Однако столь благородным генерал, к сожалению, не был. Именно потому, что он не сдал Кенигсберг вовремя, нам, гражданскому населению, пришлось пережить осаду города силами около 250 000 русских солдат и сопровождавшие ее убийственные бомбардировки. Капитуляция была подписана лишь тогда, когда после нескольких месяцев осады и трех дней кровопролитных уличных боев, Кенигсберг был сдан и русские добрались до хорошо защищенного бункера генерала Лаша.
Гибель еврейской общины, а затем и всего города, в сущности, не поддается описанию. Многие события подобны злым духам, от которых, вызвав их однажды, не так уж легко избавиться. Таковы и воспоминания об ощущениях тринадцатилетнего подростка, когда его под угрозой смерти заставляют носить еврейскую звезду — каинову печать, отделяя от сограждан и ставя вне закона.

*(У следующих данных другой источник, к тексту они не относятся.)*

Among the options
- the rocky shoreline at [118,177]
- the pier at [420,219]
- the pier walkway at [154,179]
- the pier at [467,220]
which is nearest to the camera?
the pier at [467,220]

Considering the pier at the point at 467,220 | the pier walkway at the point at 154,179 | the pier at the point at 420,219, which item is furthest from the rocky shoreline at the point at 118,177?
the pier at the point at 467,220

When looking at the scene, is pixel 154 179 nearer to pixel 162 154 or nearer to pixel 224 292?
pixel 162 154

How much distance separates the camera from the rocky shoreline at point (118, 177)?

Едва мне удалось избежать «окончательного решения», как Кенигсберг был взят Красной Армией и я оказался в руках Сталина. В трехлетием русском плену я, как и другие, испытал нужду и лишения, которые сократили пережившее войну население Кенигсберга на 80 процентов, т. е. почти полностью уничтожили его. Сперва Гитлер приказал уничтожить евреев, а затем Сталин — жителей Восточной Пруссии. Самые страшные страдания ожидали людей в подвалах советского концлагеря Ротенштайн. Спустя двадцать пять лет, меня, ведущего концертмейстера Штутгартского камерного оркестра, приветствовала в качестве почетного гостя госпожа Екатерина Фурцева, соратница Сталина и на протяжении многих лет министр культуры. Наши концерты в Москве и Ленинграде имели большой успех.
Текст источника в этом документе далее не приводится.